** START Document segment **

Pope’s General Audience Address of January 13, 2021
Catechesis on Prayer – 21. The Prayer of Praise
Here is the January 31, 2021, General Audience Address of Pope Francis, provided by the Vatican.
Dear Brothers and Sisters,
Let us continue our catechesis on prayer, and today we will give space to the dimension of praise.
We will take our cue from a critical passage in the life of Jesus. After the first miracles and the involvement of the disciples in proclaiming the Kingdom of God, the mission of the Messiah undergoes a crisis. John the Baptist has doubts and makes Him receive this message — John is in jail: “Are you he who is to come, or shall we look for another?” (Mt 11:3). He feels this anguish of not knowing whether he is mistaken in his proclamation. There are always dark moments, moments of spiritual nighttime, and John is going through this moment. There is hostility in the villages along the lake, where Jesus had performed so many prodigious signs (cf. Mt 11:20-24). Now, precisely in this disappointing moment, Matthew relates a truly surprising fact: Jesus does not raise a lament to the Father but, rather, a hymn of jubilation: “I thank thee, Father, Lord of heaven and earth that thou hast hidden these things from the wise and understanding and revealed them to babes” (Mt 11:25). Thus, in the midst of a crisis, amid the darkness of the soul of so many people, such as John the Baptist, Jesus blesses the Father, Jesus praises the Father. But why?
First and foremost, he praises Him for who He is: “Father, Lord of heaven and earth”. Jesus rejoices in his spirit because he knows and feels that his Father is the God of the Universe, and vice versa, the Lord of all that exists is the Father, “My Father”. Praise springs from this experience of feeling that he is “Son of the Most High”. Jesus feels he is Son of the Most High.
And then Jesus praises the Father for favoring the little ones. It is what he himself experiences, preaching in the villages: the “learned” and the “wise” remain suspicious and closed; they make calculations; while the “little ones” open themselves and welcome his message. This can only be the will of the Father, and Jesus rejoices in this. We too must rejoice and praise God because humble and simple people welcome the Gospel. When I see these simple people, these humble people who go on pilgrimages, who go to pray, who sing, who praise, people who perhaps lack many things but whose humility leads them to praise God. In the future of the world and in the hopes of the Church there are always the “little ones”: those who do not consider themselves better than others, who are aware of their own limitations and their sins, who do not want to lord it over others, who, in God the Father, recognize that we are all brothers and sisters.

** END Document segment **
** START Listed records **

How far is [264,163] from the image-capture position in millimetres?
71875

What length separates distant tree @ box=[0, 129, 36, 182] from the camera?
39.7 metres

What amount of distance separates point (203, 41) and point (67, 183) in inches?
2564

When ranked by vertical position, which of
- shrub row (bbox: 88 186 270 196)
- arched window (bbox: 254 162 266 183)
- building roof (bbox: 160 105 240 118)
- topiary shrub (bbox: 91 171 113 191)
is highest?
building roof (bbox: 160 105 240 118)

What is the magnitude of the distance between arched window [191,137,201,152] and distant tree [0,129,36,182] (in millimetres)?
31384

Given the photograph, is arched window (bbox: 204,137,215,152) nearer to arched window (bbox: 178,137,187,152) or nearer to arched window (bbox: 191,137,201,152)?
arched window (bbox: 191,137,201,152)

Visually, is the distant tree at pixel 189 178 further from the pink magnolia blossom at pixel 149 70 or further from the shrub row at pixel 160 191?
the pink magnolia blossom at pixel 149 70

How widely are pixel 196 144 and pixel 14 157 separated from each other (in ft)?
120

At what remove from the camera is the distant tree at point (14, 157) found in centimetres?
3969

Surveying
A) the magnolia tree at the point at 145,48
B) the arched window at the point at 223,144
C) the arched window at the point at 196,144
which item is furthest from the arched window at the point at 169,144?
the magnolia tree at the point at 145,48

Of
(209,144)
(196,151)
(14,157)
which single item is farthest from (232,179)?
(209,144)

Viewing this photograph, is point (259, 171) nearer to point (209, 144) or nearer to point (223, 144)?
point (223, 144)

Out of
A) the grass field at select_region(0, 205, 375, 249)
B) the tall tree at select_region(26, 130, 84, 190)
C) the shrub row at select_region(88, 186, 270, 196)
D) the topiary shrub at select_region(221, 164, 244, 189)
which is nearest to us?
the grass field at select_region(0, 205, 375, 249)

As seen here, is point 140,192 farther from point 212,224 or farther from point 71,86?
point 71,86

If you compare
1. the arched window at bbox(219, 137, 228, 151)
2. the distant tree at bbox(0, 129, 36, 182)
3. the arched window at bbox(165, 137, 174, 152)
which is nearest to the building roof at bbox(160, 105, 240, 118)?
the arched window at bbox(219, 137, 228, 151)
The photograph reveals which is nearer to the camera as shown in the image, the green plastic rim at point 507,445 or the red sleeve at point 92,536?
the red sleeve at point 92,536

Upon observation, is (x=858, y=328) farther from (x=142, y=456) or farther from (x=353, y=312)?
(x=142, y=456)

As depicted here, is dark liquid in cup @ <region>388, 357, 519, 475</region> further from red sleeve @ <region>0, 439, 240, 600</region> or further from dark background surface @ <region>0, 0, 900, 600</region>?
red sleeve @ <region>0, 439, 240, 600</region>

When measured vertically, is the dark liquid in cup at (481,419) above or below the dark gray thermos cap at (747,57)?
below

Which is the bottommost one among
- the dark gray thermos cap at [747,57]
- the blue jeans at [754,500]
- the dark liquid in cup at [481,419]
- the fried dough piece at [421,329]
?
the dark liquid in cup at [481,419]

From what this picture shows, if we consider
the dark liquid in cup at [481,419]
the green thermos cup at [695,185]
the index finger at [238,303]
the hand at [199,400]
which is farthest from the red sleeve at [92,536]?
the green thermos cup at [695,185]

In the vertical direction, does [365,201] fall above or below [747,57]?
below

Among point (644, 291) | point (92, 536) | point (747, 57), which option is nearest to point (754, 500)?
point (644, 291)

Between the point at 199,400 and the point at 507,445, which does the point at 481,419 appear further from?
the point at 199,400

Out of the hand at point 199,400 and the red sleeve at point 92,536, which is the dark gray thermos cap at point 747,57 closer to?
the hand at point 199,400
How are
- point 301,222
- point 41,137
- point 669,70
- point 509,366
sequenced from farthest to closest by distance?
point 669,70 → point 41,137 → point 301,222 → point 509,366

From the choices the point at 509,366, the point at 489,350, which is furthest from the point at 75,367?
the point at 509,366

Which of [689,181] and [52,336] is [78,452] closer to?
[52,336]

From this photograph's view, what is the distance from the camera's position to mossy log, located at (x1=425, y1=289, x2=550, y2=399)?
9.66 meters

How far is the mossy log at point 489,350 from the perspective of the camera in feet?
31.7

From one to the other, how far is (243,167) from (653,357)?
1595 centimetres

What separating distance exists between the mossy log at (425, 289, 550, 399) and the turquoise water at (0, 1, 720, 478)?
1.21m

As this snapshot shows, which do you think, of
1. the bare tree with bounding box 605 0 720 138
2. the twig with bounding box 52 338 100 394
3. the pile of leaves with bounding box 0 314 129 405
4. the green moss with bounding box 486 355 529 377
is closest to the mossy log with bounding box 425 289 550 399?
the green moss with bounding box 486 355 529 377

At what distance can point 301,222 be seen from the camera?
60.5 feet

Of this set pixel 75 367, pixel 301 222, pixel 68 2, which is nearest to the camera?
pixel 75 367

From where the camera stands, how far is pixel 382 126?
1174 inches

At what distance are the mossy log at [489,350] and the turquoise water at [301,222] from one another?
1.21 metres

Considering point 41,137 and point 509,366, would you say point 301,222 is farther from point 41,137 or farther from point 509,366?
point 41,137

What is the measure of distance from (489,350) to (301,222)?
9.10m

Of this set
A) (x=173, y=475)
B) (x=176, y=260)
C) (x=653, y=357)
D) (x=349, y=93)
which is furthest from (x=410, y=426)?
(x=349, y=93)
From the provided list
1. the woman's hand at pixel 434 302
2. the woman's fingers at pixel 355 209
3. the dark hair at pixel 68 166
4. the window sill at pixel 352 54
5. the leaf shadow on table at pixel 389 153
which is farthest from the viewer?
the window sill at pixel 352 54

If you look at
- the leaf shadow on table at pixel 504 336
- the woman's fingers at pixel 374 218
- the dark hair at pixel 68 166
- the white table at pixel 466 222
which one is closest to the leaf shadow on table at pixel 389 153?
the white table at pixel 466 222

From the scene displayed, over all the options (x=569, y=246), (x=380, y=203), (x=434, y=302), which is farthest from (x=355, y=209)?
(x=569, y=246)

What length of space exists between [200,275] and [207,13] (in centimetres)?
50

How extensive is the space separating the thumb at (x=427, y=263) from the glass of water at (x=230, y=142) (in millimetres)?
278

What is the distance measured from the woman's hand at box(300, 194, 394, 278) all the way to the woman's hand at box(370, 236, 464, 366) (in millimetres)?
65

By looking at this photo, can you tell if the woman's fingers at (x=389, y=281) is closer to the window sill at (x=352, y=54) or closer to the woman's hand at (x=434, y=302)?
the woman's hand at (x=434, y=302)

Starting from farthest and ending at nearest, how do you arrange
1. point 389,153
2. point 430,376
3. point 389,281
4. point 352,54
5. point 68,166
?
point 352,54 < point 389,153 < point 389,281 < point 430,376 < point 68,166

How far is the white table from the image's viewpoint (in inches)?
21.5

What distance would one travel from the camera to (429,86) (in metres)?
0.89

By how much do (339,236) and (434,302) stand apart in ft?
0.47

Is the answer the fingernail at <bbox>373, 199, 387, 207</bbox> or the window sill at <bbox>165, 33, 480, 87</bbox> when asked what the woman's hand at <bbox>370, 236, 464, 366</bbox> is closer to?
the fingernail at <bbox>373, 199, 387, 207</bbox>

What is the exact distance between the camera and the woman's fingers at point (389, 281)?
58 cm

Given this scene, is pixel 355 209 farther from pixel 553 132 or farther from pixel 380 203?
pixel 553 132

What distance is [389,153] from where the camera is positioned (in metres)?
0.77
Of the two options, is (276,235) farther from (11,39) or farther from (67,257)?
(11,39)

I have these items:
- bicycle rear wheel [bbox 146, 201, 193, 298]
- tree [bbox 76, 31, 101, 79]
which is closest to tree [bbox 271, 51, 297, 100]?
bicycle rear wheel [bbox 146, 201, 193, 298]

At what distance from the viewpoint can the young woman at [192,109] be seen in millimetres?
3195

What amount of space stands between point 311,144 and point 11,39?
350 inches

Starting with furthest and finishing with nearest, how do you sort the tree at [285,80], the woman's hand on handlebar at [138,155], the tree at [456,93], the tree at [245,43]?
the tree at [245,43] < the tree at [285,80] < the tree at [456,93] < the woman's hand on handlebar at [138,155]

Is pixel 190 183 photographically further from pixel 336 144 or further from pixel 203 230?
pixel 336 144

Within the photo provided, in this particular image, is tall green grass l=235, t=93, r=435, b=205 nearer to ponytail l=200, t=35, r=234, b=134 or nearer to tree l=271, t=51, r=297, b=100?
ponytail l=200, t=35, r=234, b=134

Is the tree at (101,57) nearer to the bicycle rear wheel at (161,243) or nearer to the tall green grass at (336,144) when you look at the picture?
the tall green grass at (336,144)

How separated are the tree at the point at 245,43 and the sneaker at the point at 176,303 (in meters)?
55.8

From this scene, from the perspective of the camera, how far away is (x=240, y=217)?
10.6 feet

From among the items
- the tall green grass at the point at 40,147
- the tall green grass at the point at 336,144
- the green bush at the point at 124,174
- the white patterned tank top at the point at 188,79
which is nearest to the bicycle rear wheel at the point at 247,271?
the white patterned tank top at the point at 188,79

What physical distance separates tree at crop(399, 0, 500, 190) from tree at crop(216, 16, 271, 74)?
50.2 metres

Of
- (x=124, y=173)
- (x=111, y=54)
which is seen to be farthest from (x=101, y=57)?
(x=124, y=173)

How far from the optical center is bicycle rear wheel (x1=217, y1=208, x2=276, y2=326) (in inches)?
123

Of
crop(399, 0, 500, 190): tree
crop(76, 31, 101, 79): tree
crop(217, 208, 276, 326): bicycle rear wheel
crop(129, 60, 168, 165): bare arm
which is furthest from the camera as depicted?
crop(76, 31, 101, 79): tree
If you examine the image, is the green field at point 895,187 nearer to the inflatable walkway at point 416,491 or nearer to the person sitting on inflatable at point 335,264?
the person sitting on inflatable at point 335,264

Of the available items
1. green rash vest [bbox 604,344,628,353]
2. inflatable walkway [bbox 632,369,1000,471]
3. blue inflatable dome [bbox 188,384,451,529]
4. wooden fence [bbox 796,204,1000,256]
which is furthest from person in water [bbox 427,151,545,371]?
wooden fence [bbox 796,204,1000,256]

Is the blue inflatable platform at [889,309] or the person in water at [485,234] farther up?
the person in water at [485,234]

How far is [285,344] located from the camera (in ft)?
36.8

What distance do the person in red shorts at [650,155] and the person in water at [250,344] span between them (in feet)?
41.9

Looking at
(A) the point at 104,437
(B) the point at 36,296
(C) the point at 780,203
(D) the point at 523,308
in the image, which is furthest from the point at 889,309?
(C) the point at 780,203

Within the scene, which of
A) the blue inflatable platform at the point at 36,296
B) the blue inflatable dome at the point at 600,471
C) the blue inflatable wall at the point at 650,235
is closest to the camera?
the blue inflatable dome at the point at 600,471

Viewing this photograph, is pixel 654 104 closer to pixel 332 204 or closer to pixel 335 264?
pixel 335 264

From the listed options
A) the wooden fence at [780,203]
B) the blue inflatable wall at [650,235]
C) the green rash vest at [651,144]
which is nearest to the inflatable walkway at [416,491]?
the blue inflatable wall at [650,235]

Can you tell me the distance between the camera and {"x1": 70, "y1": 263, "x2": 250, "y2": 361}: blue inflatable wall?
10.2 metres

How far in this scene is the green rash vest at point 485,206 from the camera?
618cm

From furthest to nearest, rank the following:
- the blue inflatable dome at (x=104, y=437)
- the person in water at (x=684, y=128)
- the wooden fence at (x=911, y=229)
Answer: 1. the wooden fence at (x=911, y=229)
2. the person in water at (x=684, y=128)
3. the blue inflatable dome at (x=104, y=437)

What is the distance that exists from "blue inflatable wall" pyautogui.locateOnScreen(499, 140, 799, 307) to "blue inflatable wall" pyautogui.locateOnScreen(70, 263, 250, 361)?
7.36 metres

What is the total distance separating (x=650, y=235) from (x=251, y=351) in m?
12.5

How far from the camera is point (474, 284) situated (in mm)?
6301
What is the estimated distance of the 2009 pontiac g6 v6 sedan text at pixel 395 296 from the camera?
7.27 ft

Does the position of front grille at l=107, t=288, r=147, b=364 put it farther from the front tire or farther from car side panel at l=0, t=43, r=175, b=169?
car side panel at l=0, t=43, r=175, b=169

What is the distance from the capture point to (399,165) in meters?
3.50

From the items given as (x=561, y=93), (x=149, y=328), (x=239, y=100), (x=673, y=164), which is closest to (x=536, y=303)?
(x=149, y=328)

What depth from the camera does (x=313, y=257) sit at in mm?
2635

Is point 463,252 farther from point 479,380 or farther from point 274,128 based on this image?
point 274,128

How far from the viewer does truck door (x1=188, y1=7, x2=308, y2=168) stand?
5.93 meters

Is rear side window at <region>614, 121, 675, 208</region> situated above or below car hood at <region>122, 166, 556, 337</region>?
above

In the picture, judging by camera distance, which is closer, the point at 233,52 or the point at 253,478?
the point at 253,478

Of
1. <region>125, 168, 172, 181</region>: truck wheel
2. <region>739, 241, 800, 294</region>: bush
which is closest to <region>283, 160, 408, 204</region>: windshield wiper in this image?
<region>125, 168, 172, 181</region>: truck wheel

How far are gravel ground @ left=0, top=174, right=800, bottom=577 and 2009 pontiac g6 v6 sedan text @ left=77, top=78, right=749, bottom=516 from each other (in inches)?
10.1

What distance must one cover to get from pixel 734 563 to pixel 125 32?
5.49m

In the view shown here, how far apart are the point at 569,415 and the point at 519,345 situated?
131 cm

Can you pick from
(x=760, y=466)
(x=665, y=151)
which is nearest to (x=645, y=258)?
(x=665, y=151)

** END Listed records **

# Job A
Display each line of the rows that contains the string "below".
# Job B
Write the next part of the catechesis on the prayer of praise, picking up after its final paragraph.
The rows bear no relation to the catechesis on the prayer of praise.

# Task result A
When measured vertically, is the dark liquid in cup at (481,419) above or below the dark gray thermos cap at (747,57)?
below
In the vertical direction, does [365,201] fall above or below [747,57]?
below
Is rear side window at <region>614, 121, 675, 208</region> situated above or below car hood at <region>122, 166, 556, 337</region>?

# Task result B
Therefore, in that moment of apparent failure, where everything is dark, Jesus prays, praising the Father. And his prayer also leads us, readers of the Gospel, to judge our personal defeats in a different way, to judge differently the situations in which we do not see clearly the presence and action of God when it seems that evil prevails and there is no way to stop it. Jesus, who highly recommended the prayer of asking, at the very moment when he would have had reason to ask the Father for explanations, instead begins to praise him. It seems to be a contradiction, but therein lies the truth.
To whom is praise helpful? To us or to God? A text of the Eucharistic liturgy invites us to pray to God in this way, it says this: “Although you have no need of our praise, yet our thanksgiving is itself your gift, since our praises add nothing to your greatness, but profit us for salvation” (Roman Missal, Common Preface IV). By giving praise, we are saved.
The prayer of praise is helpful to us. The Catechism defines it this way: it “shares in the blessed happiness of the pure of heart who love God in faith before seeing him in glory” (no. 2639). Paradoxically it must be practiced not only when life fills us with happiness, but above all in difficult moments, in moments of darkness when the path becomes an uphill climb. That too is the time for praise, like Jesus who in the dark moment praises the Father. Because we learn that, through that ascent, that difficult path, that wearisome path, those demanding passages, we get to see a new panorama, a broader horizon. Giving praise is like breathing pure oxygen: it purifies the soul, it makes you look far ahead, it does not leave you imprisoned in the difficult and dark moment of hardship.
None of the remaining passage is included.